Единственным его утешением и надеждой была я. Он ничего не скрывал от меня, всеми своими горестями делился со мной.
Как-то раз я снимала виноград. Вдруг из соседнего сада послышался крик. Бросив работу, я перелезла через забор. Смотрю, мачеха бьет Ибрагима, лежащего на земле, абрикосовой веткой. У абрикосового дерева ветки колючие и жесткие, они рвут в клочья одежду и больно ранят тело. Я удивилась, почему Ибрагим так покорен — не вскочит с земли, не даст отпора. Подошла поближе — смотрю, руки и ноги у него связаны. Потом уж я узнала, что глупый отец его связал сына и отдал на растерзанье мачехе. Ну, тут я не вытерпела, подбежала. Как двину рукой — злая женщина покатилась прямо в хауз, а я развязала Ибрагима, велела ему бежать.
Вечером пришел к нам отец Ибрагима, пожаловался на меня моим родителям. Когда он ушел, вот тогда-то и сказал мне мой отец эти мудрые слова:
— Пока не взберешься на вершину горы — не увидишь далеко вокруг, пока не проживешь много дней — не узнаешь, что такое жизнь! Ты еще дитя, ты должна уважать старших. Мачеха Ибрагима все-таки заменяет ему мать, она имеет право поучить сына, а когда следует, и побить. Какое тебе дело до этого, что ты вмешиваешься, становишься между ними?
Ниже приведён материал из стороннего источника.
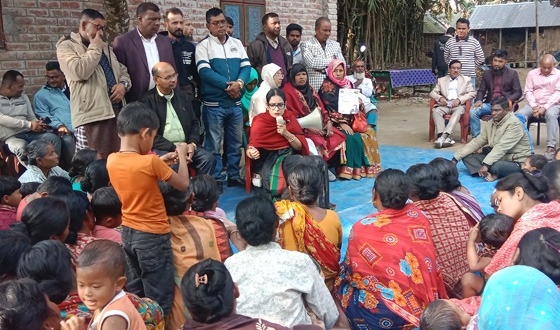 আটোয়ারীতে সনাতনীদের সাথে নিপুন রায়ের মতবিনিময়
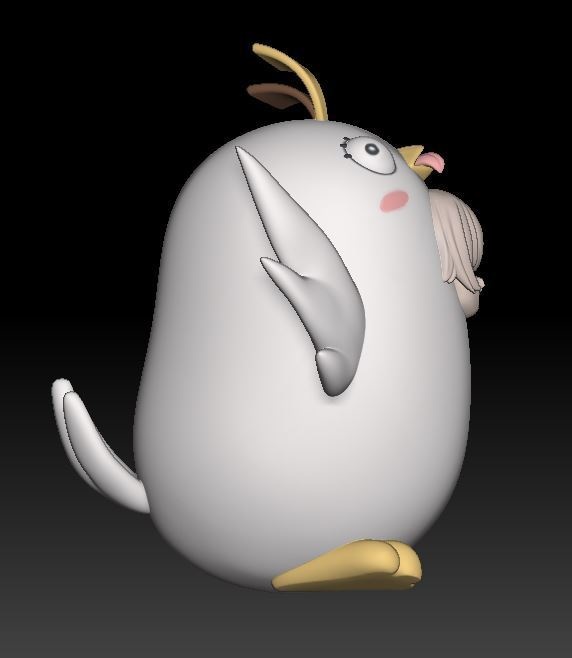 ブルーアーカイブ - ペロロ着ぐるみ(アズサ·ヒフミ) STL file for 3D printing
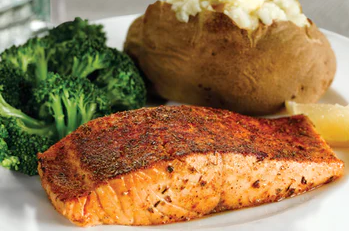 Order Grilled Salmon food online from Perkins Restaurant 3842 store, Grand Forks on bringmethat.com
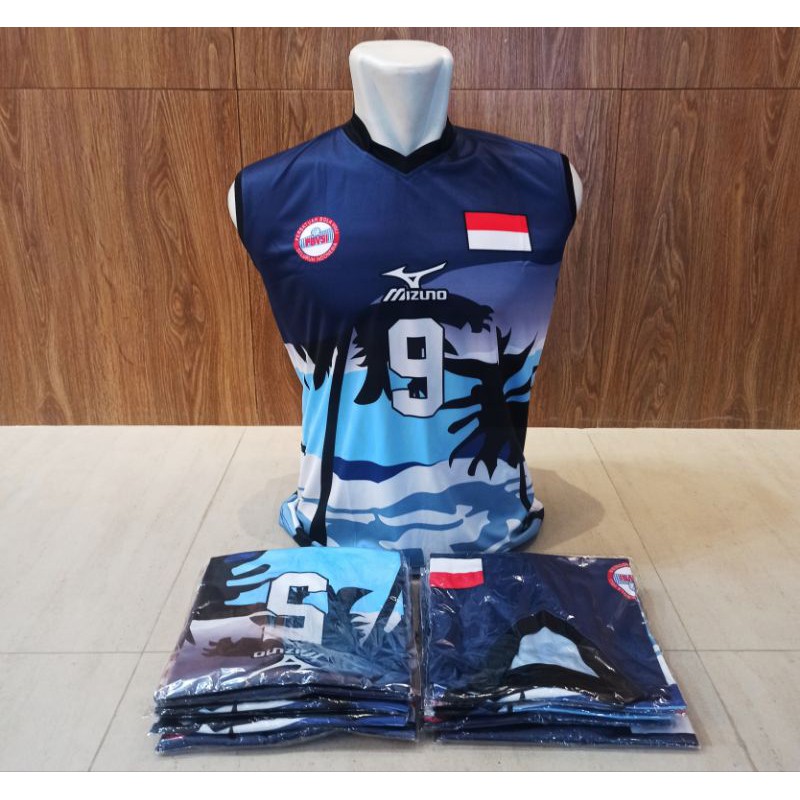 baju volly kaos olahraga jersey bola voli fullprinting team isi 6,8,12
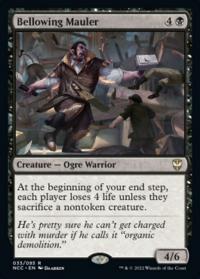 Bellowing Mauler - Commander: New Capenna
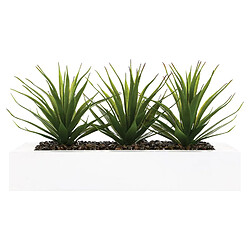 Atmosphera Centre de table 3 Aloe vera artificielles - H. 17 cm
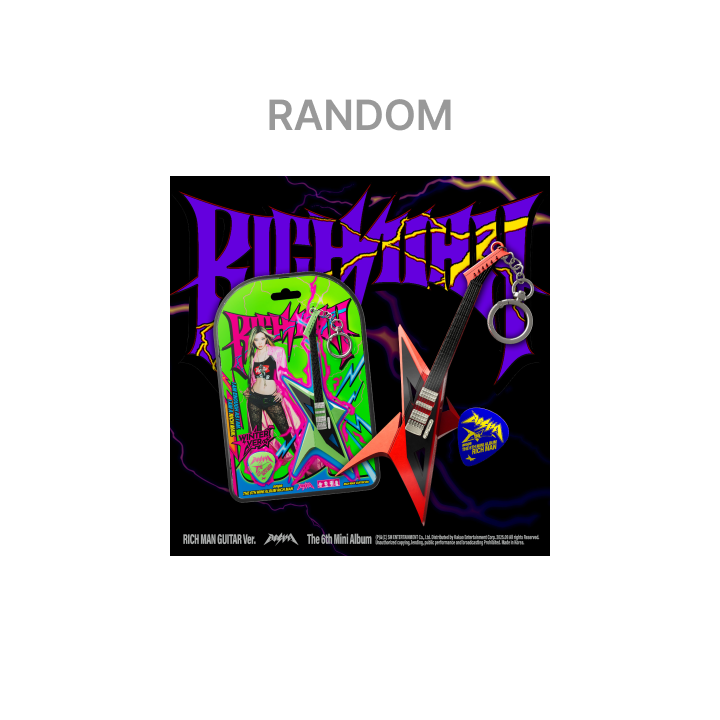 6th Mini Album [Rich Man] (RICH MAN GUITAR Ver.) (Random) (Weverse)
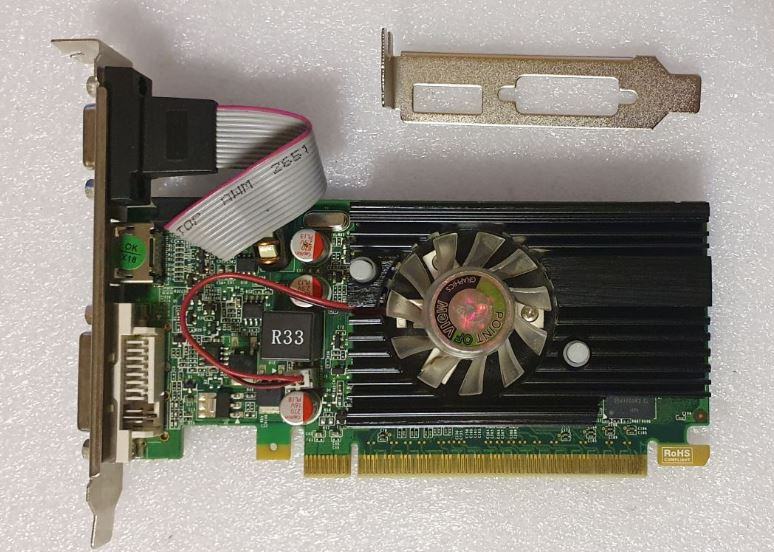 Point of View GeForce GT 520 1GB 128bit GDDR3 Low Profile PCIE DX12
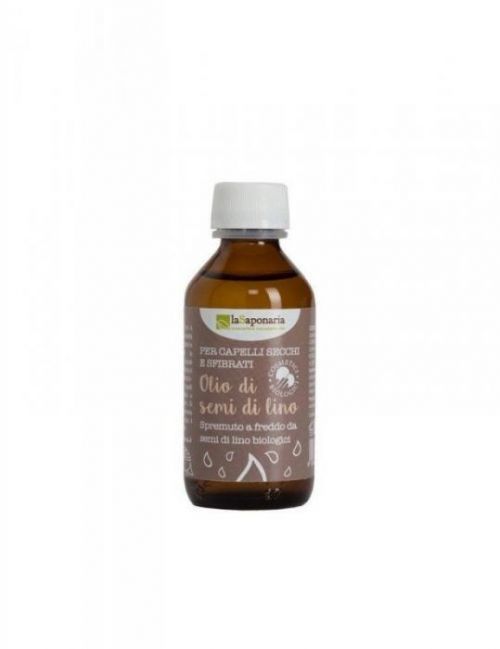 laSaponaria Lněný vlasový olej za studena lisovaný BIO (100 ml)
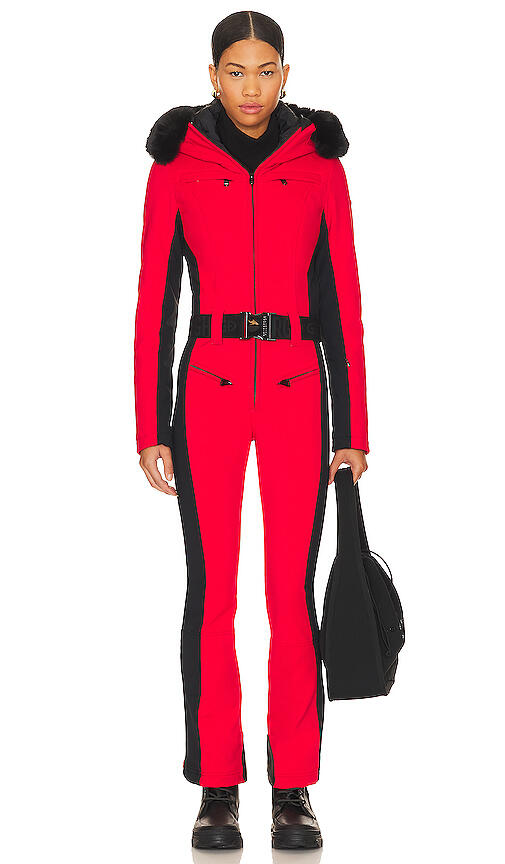 Goldbergh Parry Ski Faux Fur Jumpsuit in Red Cover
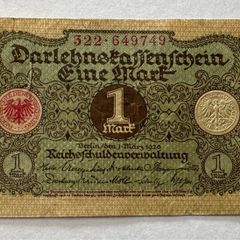 Germany 1 Mark 1920 Banknote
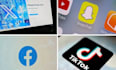 delete tiktok, facebook, twitter, and instagram accounts
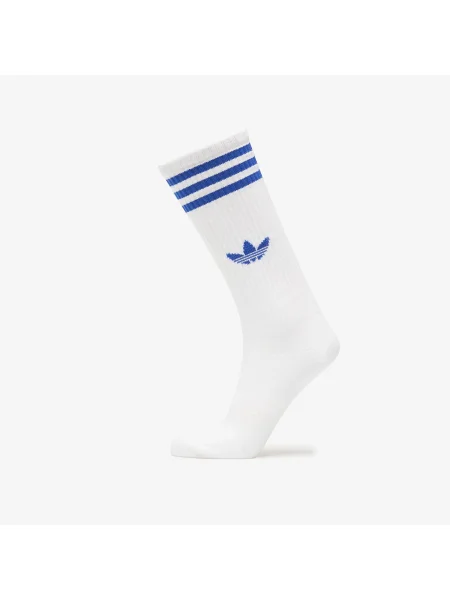 Zoknik adidas 3S High Cr S 3P White/ Navy Marine/ Black S fehér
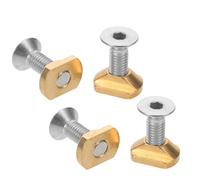 Happyyami 1 Jeu d'écrous en T pour Montage d'hydroptère : pièces de Rails d'hydroptère pour Planche de Surf - écrous en T en Laiton avec vis M6 pour Planche de Wing Foil, Sup,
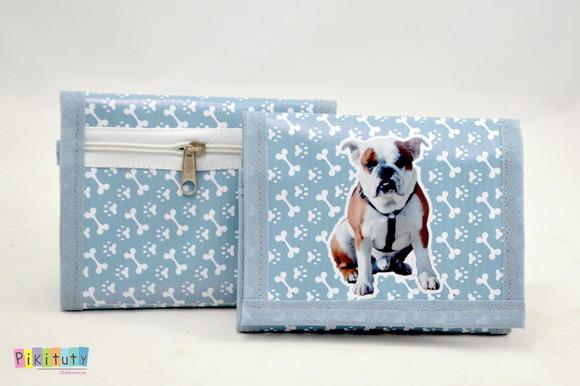 Carteira infantil Cachorros
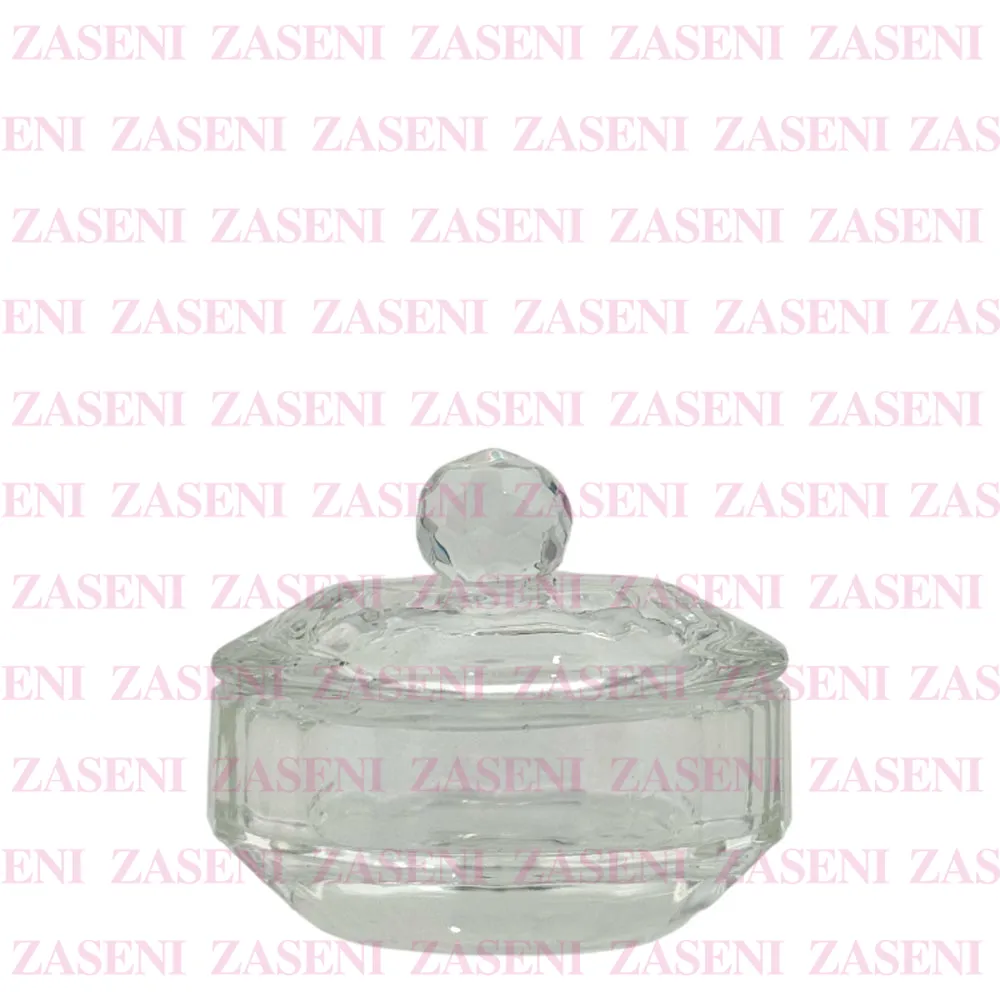 VASO CRISTAL CON TAPA MONÓMERO TRANSPARENTE PLANO MEDIANO
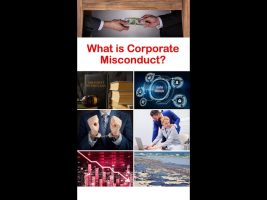 The spectrum of corporate misconduct #shorts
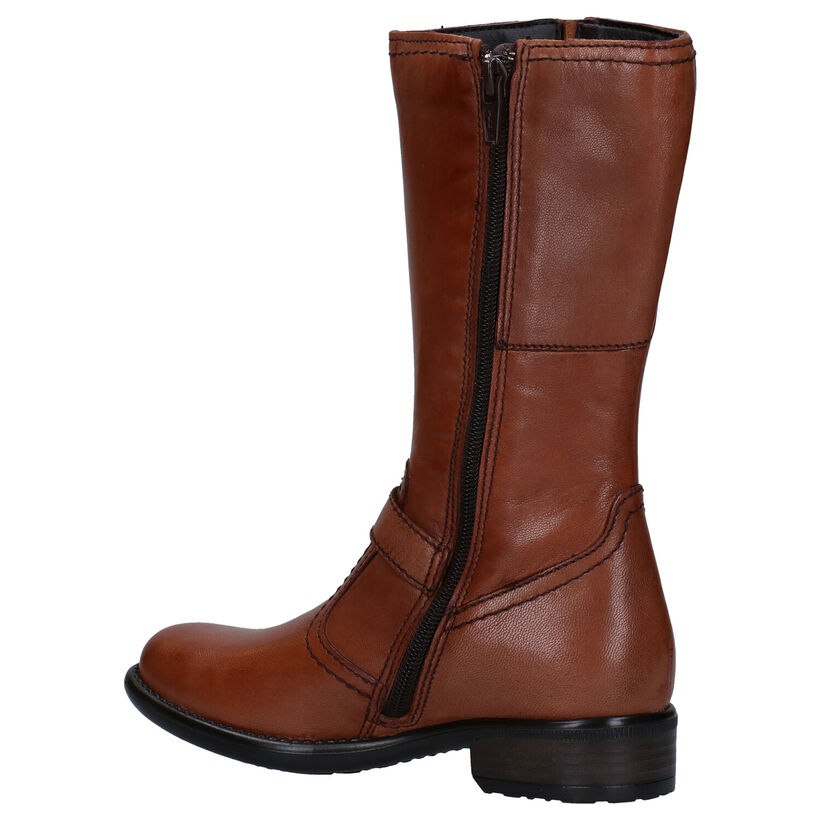 Loli Laly Bottes hautes en Cognac en cuir (278792)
— Ибрагим хороший парень, — ответила я, — целые дни работает, никогда не проводит время зря, не гуляет. А мачеха у него жестокая и безжалостная. Она била его абрикосовой веткой, всего исцарапала, и я ее бросила в хауз, а его развязала.
— И хорошо сделала, — сказала моя мать. — Так ей и надо, злюке!
Но отец не согласился с матерью:
— Не говори так! Как бы то ни было, все же она старшая, как говорится, больше рубашек износила, молодые должны уважать ее.
— Когда старшие справедливы, никто не вздумает их обижать, все их почитают, — ответила своему покойному отцу. — Вот вас ведь все уважают. А я, ваша дочь, вас на руках носить готова.
Отец рассмеялся и больше ничего не сказал.
С той поры разгорелась между мной и Ибрагимом любовь. Мы так подружились и полюбили друг друга, что дня не могли прожить, чтобы не увидеться. Моя мать догадалась про нашу любовь и рассказала отцу. Родители посовещались между собой и решили будущей осенью поженить нас. Мы с Ибрагимом обрадовались и стали по пальцам считать, когда пройдет лето, потом зима, весна и, наконец, настанет будущая осень.
Но, наверно, мои отец и мать не сказали вовремя: Если богу о у дет угодно, — вот и не сбылось их желание.
В ту осень, готовясь к будущей свадьбе, отец мои продал почти весь урожай пшеницы, ячменя и фруктов, купил на вырученные деньги барана, теленка, сундук, серьги, кольцо и серебряные браслеты для меня.
Но зима тогда была бесснежная, снег не выпал ни разу, а после весеннего равноденствия, в конце марта началась жара, и когда пришла пора розам цвесть, вся зелень в садах уже пожелтела. От безводья погибли наши посевы, ни одно зерно, брошенное в землю, не взошло. Люди просеивали сухую землю, выбирая из нее зерна, мы с отцом делали то же и набрали немножко пшеницы.
Уже с первых дней лета начался голод. Мы продали барана и теленка, купили муки, но этого хватило ненадолго. Продали все, что заготовили для моей свадьбы, отдали задешево — и это пошло тоже на хлеб. И все равно это не спасло нас.
Люди ели кору с деревьев, травы, опухали от голода, теряли силы. Беда бродила вокруг нашего дома, смерть на коне мчалась по улицам кишлака… А впереди смерти, словно чума и холера, шли купцы-перекупщики и спекулянты. Они наживались на нашей беде, строили дома на нашем горе. Все, что представляло какую-то ценность, они взяли за горсть ячменя, за миску пшеницы. И вот у людей ничего не осталось. Тогда они стали продавать детей — сыновей и дочерей своих. Узнав об этом, мои отец и мать заплакали и сказали, что они скорей с голоду умрут, но ни за что на свете не продадут свое единственное дитя.